Austin Wintory doesn't like manipulating people. He could, pretty easily, if he wanted to, because he's a gifted musician with a knack for creating evocative music, but he doesn't have any interest in forcing you to feel a certain way. His approach to scoring a game like The Banner Saga is less about the obvious and more about the subtext – opening a door to an emotional space and letting you decide whether to walk in or not. Which sounds pretty high-minded for a game with giant warriors sporting goat horns, but that's just what's on the surface. Music's job lies in subtext.

"The game should already be, for example, sad," he explained to me at DICE. "My job is to make you understand why and add a sense of stakes and weight to what's happening, not to try and make you have this base understanding that 'Now it's sad!' as if you would have missed that."

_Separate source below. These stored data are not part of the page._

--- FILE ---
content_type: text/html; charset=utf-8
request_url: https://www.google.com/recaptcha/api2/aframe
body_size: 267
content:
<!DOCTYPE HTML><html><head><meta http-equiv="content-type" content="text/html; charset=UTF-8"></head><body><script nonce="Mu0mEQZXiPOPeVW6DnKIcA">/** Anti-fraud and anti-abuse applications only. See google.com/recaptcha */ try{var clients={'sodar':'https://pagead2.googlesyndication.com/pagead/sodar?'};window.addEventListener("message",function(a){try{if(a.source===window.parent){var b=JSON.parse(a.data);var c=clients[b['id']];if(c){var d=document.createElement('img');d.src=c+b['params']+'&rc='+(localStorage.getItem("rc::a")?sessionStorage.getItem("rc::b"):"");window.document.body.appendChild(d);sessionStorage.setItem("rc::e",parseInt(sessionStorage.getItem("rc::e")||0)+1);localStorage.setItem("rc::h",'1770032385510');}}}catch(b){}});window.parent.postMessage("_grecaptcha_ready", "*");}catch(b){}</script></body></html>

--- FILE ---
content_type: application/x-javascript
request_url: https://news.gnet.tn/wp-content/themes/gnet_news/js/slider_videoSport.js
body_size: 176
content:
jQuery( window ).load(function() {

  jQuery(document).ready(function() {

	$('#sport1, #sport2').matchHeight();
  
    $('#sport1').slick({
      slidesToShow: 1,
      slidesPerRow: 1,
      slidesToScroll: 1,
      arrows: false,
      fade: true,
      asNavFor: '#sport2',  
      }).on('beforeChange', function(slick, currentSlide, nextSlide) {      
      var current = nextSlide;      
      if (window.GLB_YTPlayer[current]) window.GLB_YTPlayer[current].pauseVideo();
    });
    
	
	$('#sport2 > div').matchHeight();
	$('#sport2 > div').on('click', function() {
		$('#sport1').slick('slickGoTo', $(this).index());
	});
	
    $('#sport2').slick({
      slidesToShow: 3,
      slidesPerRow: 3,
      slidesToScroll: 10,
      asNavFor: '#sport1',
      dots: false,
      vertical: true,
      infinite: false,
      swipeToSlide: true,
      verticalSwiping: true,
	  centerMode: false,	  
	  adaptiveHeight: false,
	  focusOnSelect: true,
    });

Wintory, who admits to having worked on "not so good" movies, acknowledges that his job as composer is "a lot easier to do" when he's given excellent material to work with. Journey, he said, was so brilliant that he barely had to do anything. He could just "go in there and play" (and get nominated for a Grammy). Stoic Studio's The Banner Saga was similarly inspiring, but first he had to figure out the right way to handle its turn-based-strategy nature. He did at least know what he didn't want to do with it.

"How to score the actual turn-based-strategy combat was a big question mark for me," Wintory said. He didn't want to take the same musical route as Banner Saga's most obvious recent comparison, XCOM, which featured fast-paced music. "All due respect to XCOM, I wanted to be the exact opposite of that, where I'm doing this, trying to contemplate the best strategy and I'm hearing pop-pop-pop-pop-pop that's like wailing away telling me 'Isn't this exciting?'"



Knowing what you don't want is all well and good, but what do you actually write?

"I remember as I was reading the lore and looking at all the artwork and the map what I really loved is it's this combination of proud warriors and a total sense of exhaustion and resignation. We wanted to make something that was very deliberately kind of contemplative and felt like being methodical is a reward." The subtext that the music needed to explain – the why – was what finally gave Wintory his insight into how the score should flow.

"I said, 'What if these are extremely powerful, skilled warriors who are picking up the sword or the axe, feeling like the last time I picked this up was supposed to be the last time I did this?' They take no joy in what is about to happen, this should not be big fanfares of heroism and things like that. It should feel like, 'God, I just want to be done with this.' That's the subtext, that's what music's job is. To make it feel like I don't love this fight. But I do want to win it because I don't want to die. But it's not like I want you to die. There's no bloodlust here. I can't think of many games that felt like that."